Martin Luther King Day is here. King is honored for many things humility, faith, and intellect are but a few. I was born on the same day as King, January 15th a humbling thing for me. Today I set down some of the words of a sermon (perhaps wrongly I’ve removed some “all rights” I wish I could have heard live).

The Three Dimensions Of A Complete Life

by Dr. Martin Luther King Jr.,
New Covenant Baptist Church Chicago Illinois, April 9, 1967

I want to use as the subject from which to preach: “The Three Dimensions of a Complete Life.” You know, they used to tell us in Hollywood that in order for a movie to be complete, it had to be three-dimensional. Well, this morning I want to seek to get over to each of us that if life itself is to be complete, it must be three-dimensional.
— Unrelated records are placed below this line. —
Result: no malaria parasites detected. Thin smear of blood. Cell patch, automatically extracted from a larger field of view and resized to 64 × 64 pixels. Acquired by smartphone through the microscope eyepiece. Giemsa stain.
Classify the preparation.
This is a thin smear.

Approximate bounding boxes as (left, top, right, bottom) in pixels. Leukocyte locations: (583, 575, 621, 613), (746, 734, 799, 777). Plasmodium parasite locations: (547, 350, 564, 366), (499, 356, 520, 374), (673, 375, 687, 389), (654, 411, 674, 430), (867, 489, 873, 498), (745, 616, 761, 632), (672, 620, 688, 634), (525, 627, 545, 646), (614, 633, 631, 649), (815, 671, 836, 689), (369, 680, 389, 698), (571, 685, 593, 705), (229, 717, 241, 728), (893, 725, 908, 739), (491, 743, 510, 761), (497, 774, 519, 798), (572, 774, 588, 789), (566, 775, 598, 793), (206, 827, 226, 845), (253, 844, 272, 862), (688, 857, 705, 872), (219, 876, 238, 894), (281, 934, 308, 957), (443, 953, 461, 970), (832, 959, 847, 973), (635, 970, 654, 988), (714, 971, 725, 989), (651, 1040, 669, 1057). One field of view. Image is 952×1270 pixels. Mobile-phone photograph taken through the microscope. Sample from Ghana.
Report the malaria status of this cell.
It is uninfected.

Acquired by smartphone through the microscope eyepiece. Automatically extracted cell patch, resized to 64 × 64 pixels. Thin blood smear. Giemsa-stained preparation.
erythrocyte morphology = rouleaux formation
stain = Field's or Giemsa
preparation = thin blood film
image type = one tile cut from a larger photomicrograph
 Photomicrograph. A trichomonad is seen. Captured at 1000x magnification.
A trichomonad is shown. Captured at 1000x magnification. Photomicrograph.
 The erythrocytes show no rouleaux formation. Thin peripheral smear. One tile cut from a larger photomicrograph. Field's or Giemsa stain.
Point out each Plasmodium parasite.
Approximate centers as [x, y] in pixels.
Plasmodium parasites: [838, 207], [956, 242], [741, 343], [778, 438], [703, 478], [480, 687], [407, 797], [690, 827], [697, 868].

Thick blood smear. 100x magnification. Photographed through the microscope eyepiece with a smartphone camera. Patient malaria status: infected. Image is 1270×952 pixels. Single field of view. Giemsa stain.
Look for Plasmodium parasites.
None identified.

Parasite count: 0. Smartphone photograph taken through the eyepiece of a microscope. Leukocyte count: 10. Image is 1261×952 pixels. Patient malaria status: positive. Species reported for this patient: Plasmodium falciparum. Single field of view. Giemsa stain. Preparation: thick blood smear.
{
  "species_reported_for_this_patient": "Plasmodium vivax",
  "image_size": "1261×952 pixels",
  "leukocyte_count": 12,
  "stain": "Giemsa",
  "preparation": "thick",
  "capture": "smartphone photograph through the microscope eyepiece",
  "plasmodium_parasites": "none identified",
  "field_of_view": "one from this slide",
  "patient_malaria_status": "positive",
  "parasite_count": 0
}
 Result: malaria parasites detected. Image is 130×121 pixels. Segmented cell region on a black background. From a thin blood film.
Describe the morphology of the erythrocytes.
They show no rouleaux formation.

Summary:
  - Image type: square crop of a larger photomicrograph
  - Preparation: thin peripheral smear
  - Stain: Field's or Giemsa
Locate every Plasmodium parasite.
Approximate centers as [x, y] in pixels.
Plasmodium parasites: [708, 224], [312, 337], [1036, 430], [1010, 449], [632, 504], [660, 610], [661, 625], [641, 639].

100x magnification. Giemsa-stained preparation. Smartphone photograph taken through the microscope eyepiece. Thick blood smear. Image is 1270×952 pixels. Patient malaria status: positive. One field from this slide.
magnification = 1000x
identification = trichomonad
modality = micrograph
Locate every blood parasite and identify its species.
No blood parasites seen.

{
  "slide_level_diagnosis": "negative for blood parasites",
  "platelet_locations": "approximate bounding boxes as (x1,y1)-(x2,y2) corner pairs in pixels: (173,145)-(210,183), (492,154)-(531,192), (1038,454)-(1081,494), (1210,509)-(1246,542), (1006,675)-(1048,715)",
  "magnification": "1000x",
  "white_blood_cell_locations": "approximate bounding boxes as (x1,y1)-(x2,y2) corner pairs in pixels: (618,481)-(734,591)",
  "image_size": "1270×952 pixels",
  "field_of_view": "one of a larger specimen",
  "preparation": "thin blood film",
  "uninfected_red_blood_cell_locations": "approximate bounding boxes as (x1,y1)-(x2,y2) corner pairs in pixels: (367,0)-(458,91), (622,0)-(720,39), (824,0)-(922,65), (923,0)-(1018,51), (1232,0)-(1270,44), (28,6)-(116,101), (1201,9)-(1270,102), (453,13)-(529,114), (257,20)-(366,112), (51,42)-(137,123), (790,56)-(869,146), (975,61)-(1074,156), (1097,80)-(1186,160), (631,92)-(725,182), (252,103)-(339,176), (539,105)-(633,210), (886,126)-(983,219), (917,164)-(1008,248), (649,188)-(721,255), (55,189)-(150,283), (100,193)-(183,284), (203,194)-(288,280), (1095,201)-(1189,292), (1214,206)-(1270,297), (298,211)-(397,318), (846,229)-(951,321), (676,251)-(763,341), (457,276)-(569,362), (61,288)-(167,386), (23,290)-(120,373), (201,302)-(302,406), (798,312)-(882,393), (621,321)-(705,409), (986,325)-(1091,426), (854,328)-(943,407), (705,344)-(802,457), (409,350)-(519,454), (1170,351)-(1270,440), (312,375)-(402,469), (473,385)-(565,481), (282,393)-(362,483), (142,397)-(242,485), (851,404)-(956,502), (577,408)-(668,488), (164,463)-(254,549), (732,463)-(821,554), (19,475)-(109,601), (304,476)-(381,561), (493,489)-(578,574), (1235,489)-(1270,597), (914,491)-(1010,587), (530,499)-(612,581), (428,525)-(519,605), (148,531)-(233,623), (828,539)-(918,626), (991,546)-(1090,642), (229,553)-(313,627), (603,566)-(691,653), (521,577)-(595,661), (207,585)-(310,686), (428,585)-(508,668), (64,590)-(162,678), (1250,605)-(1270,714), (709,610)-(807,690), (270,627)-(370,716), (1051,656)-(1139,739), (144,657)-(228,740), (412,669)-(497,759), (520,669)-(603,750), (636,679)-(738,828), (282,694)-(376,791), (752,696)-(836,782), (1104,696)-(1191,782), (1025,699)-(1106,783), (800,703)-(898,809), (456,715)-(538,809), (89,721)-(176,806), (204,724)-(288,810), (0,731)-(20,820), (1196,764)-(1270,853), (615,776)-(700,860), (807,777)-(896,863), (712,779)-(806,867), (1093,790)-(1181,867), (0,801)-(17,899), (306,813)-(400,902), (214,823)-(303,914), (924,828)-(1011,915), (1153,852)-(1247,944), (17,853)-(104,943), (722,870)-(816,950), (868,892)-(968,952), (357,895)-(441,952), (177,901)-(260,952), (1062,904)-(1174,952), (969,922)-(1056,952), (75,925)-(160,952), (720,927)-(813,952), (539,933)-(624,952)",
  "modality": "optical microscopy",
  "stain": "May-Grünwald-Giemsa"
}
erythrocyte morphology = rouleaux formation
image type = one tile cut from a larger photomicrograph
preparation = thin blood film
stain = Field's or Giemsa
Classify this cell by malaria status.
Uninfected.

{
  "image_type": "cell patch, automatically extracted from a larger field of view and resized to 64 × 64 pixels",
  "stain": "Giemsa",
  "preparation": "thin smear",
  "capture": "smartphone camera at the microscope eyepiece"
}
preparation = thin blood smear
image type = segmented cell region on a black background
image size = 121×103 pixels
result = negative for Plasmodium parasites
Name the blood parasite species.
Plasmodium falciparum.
Many, many centuries ago, there was a man by the name of John who found himself in prison out on a lonely, obscure island called Patmos. And I’ve been in prison just enough to know that it’s a lonely experience. And when you are incarcerated in such a situation, you are deprived of almost every freedom, but the freedom to think, the freedom to pray, the freedom to reflect and to meditate. And while John was out on this lonely island in prison, he lifted his vision to high heaven and he saw, descending out of heaven, a new heaven and a new earth. Over in the twenty-first chapter of the book of Revelation, it opens by saying, “And I saw a new heaven and a new earth. And I John saw the holy city, the new Jerusalem, coming down from God out of heaven.”

And one of the greatest glories of this new city of God that John saw was its completeness. It was not up on one side and down on the other, but it was complete in all three of its dimensions. And so in this same chapter as we looked down to the sixteenth verse, John says, “The length and the breadth and the height of it are equal.” In other words, this new city of God, this new city of ideal humanity is not an unbalanced entity, but is complete on all sides. Now I think John is saying something here in all of the symbolism of this text and the symbolism of this chapter. He’s saying at bottom that life as it should be and life at its best is a life that is complete on all sides.

And there are three dimensions of any complete life to which we can fitly give the words of this text: length, breadth, and height. Now the length of life as we shall use it here is the inward concern for one’s own welfare. In other words, it is that inward concern that causes one to push forward, to achieve his own goals and ambitions. The breadth of life as we shall use it here is the outward concern for the welfare of others. And the height of life is the upward reach for God. Now you got to have all three of these to have a complete life.

There is much more in this powerful sermon, buy I think I’ll stop here and pause to honor King. I certainly would not attempt to add words.